In a world where attention is a form of currency, the idea of a symbol is a capitalistic dream. America appreciates trailblazers and change-makers, but not someone too “radical.” America idolizes “acceptable revolutionaries” such as Martin Luther King Jr. and his non-violent contributions to society, but honoring him starts and stops at MLK day. The problem with many Americans is that they hate to see actual progress for Black Americans.
It’s been over two years since Juneeteenth was declared federal holiday in the United States. Juneteenth marks the day that Major General Gordon Granger landed at Galveston, Texas with the news that the Civil War was over and that slavery had officially come to an end. For years, local DC activists like Opal Lee had worked tirelessly to have June 19,1865 recognized. It’s understandable why for many Black Americans, President Biden’s establishment of the holiday was considered a win. I can’t help but wonder who the true winners are. Now once a year people can take the opportunity to reflect and celebrate the significance of slaves finding out that they were free. It only took 156 years and worldwide outrage about the murder of George Floyd to do so.
As conversations about race became more prevalent, the discourse surrounding it has evolved. We’re creating a culture where it matters what your beliefs are and how you choose to act on them. In the wake of not just Floyd’s death but Breonna Taylor’s and that of countless others, larger conversations about racial justice and equality are taking place. Corporations have created entirely new departments and roles surrounding diversity and inclusion; conversations about defunding the police and policing reform took place, and the difference between performative activism and genuine allyship has become increasingly apparent. But are these changes enough? Why, in a country built on the idea of change, are we still forced to accept the bare minimum when it comes to social progress?
Many of these large-scale changes are nowhere near as significant as we deem them to be.
What we fail to recognise is that we’re so used to being given nothing that the tiniest amount of progress feels like a milestone. It’s not that the effort shelled out by us isn’t significant, it’s that when we’re finally past the point of negotiation, we’re given just enough to keep us in check. The change we’ve been waiting for looks like it might finally be happening and the alternative is nothing so we take it.
This, unfortunately, isn’t a new phenomenon. Storied American novelist Toni Morrison remarked that “the very serious function of racism is a distraction. It keeps you from doing your work. It keeps you explaining over and over again, your reason for being.”

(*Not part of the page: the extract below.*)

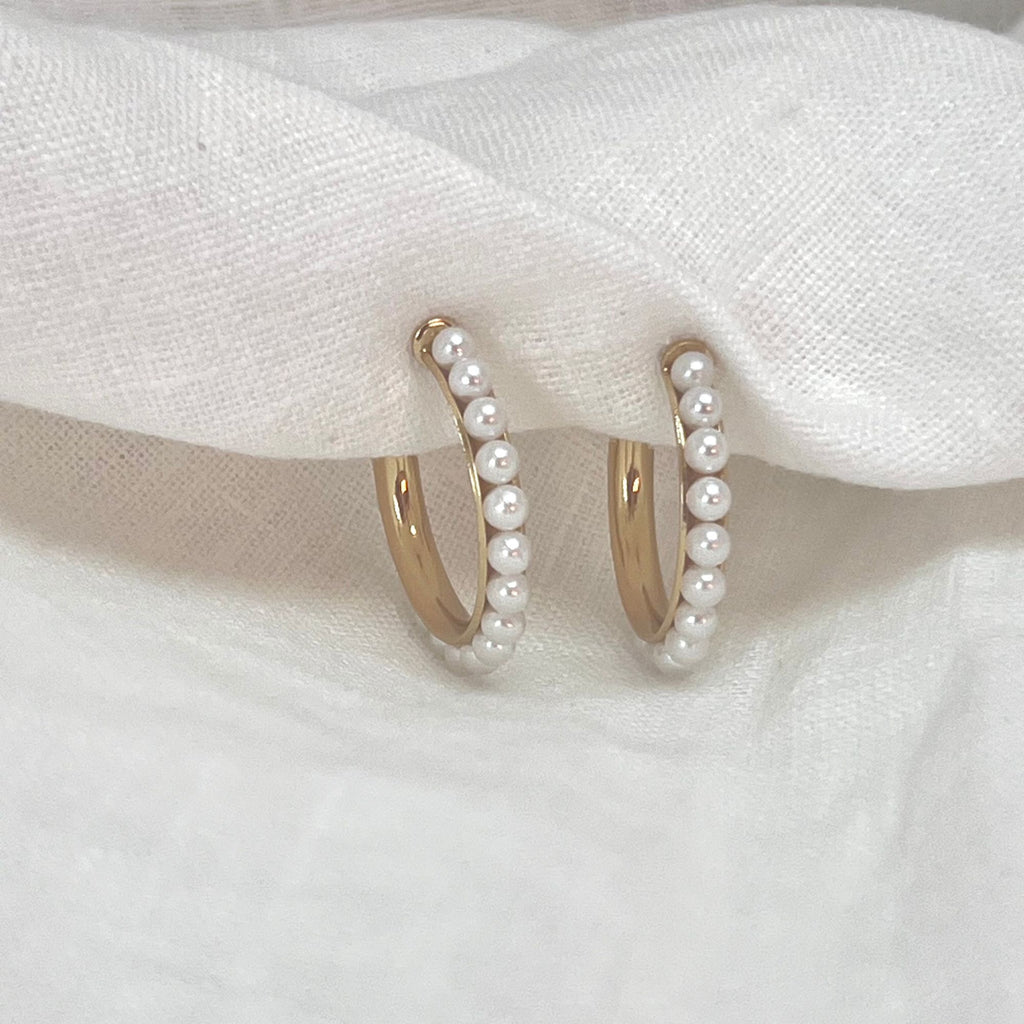 pearl hoop earrings on a white linen cloth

If you take the time to look long enough at the diversity and inclusion departments or the policies passed by Congress and other legislative bodies, you’ll begin to see the cracks. You’ll realize that we accepted the band-aid solution, and we “solved” one issue in a sea of issues and failed to truly solve that one issue.
We’re constantly told that change takes time and maybe it does. However, if we’re forced to accept gradual change, then it has to be more than a means of appeasement when that change occurs. According to the Washington Post, since the deaths of Floyd and Taylor, more than 2,000 policing-related bills have been introduced across the country. In the years since their deaths, statistics show that Black people are still killed at disproportionate rates by law enforcement officers. The unfortunate truth is that we often hear the word ‘change’ and stop paying attention. And that’s all it takes. Mapping Police Violence, a non-profit organization that monitors police violence in America, recorded that Black people made up 26% of fatal police shootings in 2022, despite only making up 13% of the population. Black Americans got Juneteenth, and then we got the lesser-known, Safer America plan that talked about reform and proposed to fund an additional 100,000 police officers.
Non-performative allyship looks like having Black people in leadership and in various other roles within corporations. It looks like creating and implementing policies that don’t compromise on racial justice and it looks like caring about racial equality outside of Black History Month by donating to grassroots and bail funds. It looks like signing petitions that advance equality and calling and emailing your representatives when they try to pass legislation that doesn’t.
Black people need more than symbols, we need actual justice.